*GIVEN EXERCISE 1*
In the essay on Youngkin's campaign below, which novel did Laura Murphy campaign to keep out of classroom use?
*GIVEN EXERCISE 2*
Render this sentence from the essay on Youngkin's campaign into Spanish: "Why should emotional responses determine the curriculum?"
*GIVEN EXERCISE 3*
From the essay on Youngkin's campaign, write out everything from "There's a simple" down to "now virtually tied.".

*DOCUMENT EXCERPT*
+++

There's a simple explanation for the apparent inconsistency. Being offended makes people angry and angry people vote. Taking on school officials who've embraced an aggressive conception of "inclusion" and "equity" while demonstrating serious negligence of their basic responsibility to protect students' physical safety has energized Youngkin's campaign, which is now virtually tied.
The success of Youngkin's political strategy doesn't answer the educational question, though. Is the risk of offense a sufficient reason to change teaching strategies or class assignments? Youngkin's choice of surrogates suggests he thinks so or is willing to pretend he does. One his ads heading into the last week of the race features Laura Murphy, a Virginia mother who campaigned to prevent classroom use of Toni Morrison's novel Beloved.
Full disclosure: I was required to read Beloved in high school, didn't like it at the time, and continue to think it's overrated. Still, it's widely assigned, revered by some critics, and seems appropriate for an AP English class like the one Murphy's son was taking. In her campaign against the book in 2013, Murphy argued literature classes should meet the same standards as Virginia's sex ed curriculum, where parents have the right to opt out of certain topics and classes. That's a mistake: fiction that deals with sexual themes is not equivalent to a morally-charged curriculum that purports to instruct minors about their own intimate lives.
Murphy's reaction wasn't mere prudishness, though. While it appeals to conservative sensibilities, Murphy's opposition to Beloved was based on a widely-shared sense of entitlement to emotional comfort that also encourages left-wing attacks on academic freedom. "It was disgusting and gross ... it was hard for me to handle," Murphy's son Blake reported.
Why should emotional responses determine the curriculum? To find the answer, we need to look beyond today's culture war skirmishes. In his 1981 book After Virtue, philosopher Alasdair Macintyre argued that the reduction of ethical judgments to psychological conditions is the defining feature of contemporary discourse. Rather than appealing to shared standards of right and wrong or beautiful and ugly, we simply describe how certain acts, works, or ideas make us feel.

+++

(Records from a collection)

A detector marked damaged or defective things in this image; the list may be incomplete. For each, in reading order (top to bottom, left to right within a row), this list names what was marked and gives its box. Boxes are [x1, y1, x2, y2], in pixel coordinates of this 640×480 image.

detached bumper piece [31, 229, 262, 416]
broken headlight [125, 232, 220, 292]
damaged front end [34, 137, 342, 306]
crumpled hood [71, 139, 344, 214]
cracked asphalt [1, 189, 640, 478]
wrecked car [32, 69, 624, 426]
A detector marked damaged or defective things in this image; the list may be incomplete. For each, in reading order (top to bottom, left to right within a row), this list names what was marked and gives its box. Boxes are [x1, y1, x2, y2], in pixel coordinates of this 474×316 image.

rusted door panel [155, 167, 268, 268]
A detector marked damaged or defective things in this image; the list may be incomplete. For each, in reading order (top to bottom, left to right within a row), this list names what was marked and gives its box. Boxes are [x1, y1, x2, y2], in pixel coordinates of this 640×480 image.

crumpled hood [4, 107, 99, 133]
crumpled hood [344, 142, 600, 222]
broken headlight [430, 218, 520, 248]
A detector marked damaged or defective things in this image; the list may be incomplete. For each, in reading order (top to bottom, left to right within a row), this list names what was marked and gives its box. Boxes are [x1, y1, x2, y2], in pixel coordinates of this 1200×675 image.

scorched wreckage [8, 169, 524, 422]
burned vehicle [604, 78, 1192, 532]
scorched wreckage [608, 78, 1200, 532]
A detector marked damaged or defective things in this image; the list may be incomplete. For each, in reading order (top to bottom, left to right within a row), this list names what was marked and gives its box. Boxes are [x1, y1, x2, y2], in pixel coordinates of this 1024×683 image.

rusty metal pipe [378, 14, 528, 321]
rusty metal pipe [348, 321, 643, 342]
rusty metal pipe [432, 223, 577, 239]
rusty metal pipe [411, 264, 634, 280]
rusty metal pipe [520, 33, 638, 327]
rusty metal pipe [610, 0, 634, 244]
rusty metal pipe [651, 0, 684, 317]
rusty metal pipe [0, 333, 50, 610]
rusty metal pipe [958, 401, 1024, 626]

+++

*FULL ANSWER 1*
Toni Morrison's novel Beloved.

*FULL ANSWER 2*
¿Por qué las respuestas emocionales deberían determinar el plan de estudios?

*FULL ANSWER 3*
There's a simple explanation for the apparent inconsistency. Being offended makes people angry and angry people vote. Taking on school officials who've embraced an aggressive conception of "inclusion" and "equity" while demonstrating serious negligence of their basic responsibility to protect students' physical safety has energized Youngkin's campaign, which is now virtually tied.